El sexo ruidoso es una modalidad de apareamiento que en verano alcanza su máxima, nunca mejor dicho, expresión. Abrimos las ventanas para refrescar nuestras caldeadas madrugadas y de pronto ya estamos atravesando a oscuras ese bosque de sonidos que componen las vidas cruzadas de anónimas parejas encamadas alrededor de nuestras cuatro paredes. No, ya no es sólo el ocasional retumbar en la cabecera, única señal de que había vida más allá de nuestros cuarteles de invierno.

Con la canícula la intimidad se abre de par en par y ya no hace falta pegar la oreja a ningún tabique porque los gemidos se desplazan libremente por el aire, suben y bajan pisos, se filtran hasta tu almohada y piden a gritos tu atención. Entonces sólo tienes dos alternativas: o sigues con lo tuyo o te concentras en contar cuántas veces se corre la chica del costado.

Y rock and roll. No sé si el sexo ruidoso está tipificado como delito contra el medio ambiente -¿cuántos decibelios tendría que alcanzar un orgasmo para que a los del 2º 4ª les precinten el local?- pero lo que puedo decir es que hay ruidos que lejos de causar trastornos físicos o psicológicos pueden llevarte de la mano a insospechadas formas de excitación. La experiencia del voyeurismo acústico -si me permiten la expresión- puede ser un aliciente en momentos de soledad pero si se practica entre dos, los posibilidades son infinitas. Así, la insomne pareja puede ponerle cara a las voces, descubrir juntos que los gruñidos oseznos son de la pareja que tiene aquel perro enano, imaginar que los agudos pertenecen a la vecina que da clases de piano o que la que dice "así, así, así" es la madre soltera que fuma porros y no habla con nadie. El único inconveniente es, claro, que la curiosidad de uno de los dos lo lleve a subir o bajar algunos pisos y a terminar liado con "ese tío que oíamos follar durante horas". Rob, en Alta fidelidad, pobre.

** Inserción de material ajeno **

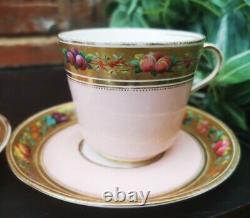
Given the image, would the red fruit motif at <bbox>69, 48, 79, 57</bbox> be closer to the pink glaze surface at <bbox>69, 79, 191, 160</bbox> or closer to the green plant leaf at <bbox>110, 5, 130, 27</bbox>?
the pink glaze surface at <bbox>69, 79, 191, 160</bbox>

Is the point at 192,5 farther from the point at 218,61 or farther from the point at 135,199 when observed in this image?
the point at 135,199

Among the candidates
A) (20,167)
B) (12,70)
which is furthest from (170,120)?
(12,70)

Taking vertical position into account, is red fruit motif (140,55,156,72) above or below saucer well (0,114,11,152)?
above

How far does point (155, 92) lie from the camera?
11.8 inches

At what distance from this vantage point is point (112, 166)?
0.33 metres

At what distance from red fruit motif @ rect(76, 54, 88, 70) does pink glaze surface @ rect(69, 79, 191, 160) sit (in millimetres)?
18

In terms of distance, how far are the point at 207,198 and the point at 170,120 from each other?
0.08 metres

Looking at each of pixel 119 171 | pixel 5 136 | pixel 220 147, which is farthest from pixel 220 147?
pixel 5 136

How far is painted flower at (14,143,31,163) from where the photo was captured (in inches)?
13.1

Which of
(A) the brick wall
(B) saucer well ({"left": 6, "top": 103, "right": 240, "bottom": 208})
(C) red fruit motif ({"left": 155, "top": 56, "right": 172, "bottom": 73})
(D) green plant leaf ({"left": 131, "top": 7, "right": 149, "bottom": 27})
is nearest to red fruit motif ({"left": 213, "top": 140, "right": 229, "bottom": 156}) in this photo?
(B) saucer well ({"left": 6, "top": 103, "right": 240, "bottom": 208})

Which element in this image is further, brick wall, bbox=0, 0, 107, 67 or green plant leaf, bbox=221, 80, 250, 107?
brick wall, bbox=0, 0, 107, 67

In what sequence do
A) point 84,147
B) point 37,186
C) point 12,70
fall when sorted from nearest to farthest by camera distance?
1. point 37,186
2. point 84,147
3. point 12,70

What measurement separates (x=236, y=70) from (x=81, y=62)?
182 mm

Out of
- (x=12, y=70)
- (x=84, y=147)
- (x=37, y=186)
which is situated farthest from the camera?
(x=12, y=70)
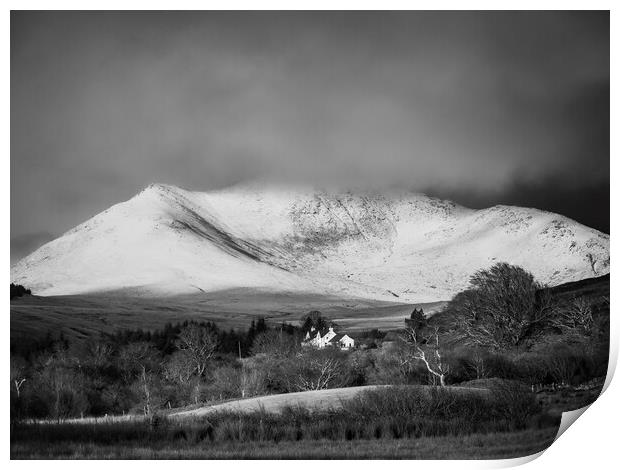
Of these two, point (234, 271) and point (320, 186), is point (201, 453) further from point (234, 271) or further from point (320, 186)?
point (234, 271)

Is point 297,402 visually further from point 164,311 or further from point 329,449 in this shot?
point 164,311

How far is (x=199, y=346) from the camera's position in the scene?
74.0 ft

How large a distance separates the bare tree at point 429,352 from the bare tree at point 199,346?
593cm

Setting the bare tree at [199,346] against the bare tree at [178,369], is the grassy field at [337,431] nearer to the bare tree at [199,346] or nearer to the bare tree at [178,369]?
the bare tree at [178,369]

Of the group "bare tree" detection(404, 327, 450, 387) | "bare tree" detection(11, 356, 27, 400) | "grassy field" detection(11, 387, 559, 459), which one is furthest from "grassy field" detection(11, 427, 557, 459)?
"bare tree" detection(404, 327, 450, 387)

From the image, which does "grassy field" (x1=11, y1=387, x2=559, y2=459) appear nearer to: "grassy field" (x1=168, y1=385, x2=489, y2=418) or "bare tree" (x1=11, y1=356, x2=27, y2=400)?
"grassy field" (x1=168, y1=385, x2=489, y2=418)

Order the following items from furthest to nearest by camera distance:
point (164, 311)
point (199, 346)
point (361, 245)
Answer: point (164, 311) → point (361, 245) → point (199, 346)

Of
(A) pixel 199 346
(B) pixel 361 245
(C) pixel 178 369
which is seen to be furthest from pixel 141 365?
(B) pixel 361 245

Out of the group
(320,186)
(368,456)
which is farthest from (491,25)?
(368,456)

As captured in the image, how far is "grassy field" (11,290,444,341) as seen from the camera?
13385mm

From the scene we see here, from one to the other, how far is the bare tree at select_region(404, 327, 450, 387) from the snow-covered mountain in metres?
1.88

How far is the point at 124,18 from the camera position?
10953mm

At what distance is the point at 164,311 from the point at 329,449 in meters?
30.8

Como sea, dentro del variopinto panorama del sexo polifónico en dolby surround los más afortunados son los habitantes de barrios colonizados por juveniles estudiantes de orgasmus, vulgo Erasmus, o por inmigrantes agrupados en asociaciones tipo brasileña-senegalés, irlandés-jamaicana, cosas así. Yo vivo en un barrio geriátrico y el único ruido nocturno que suelo escuchar son los gritos de una vecina loca pidiendo que alguien apague una máquina que no existe. Pobre.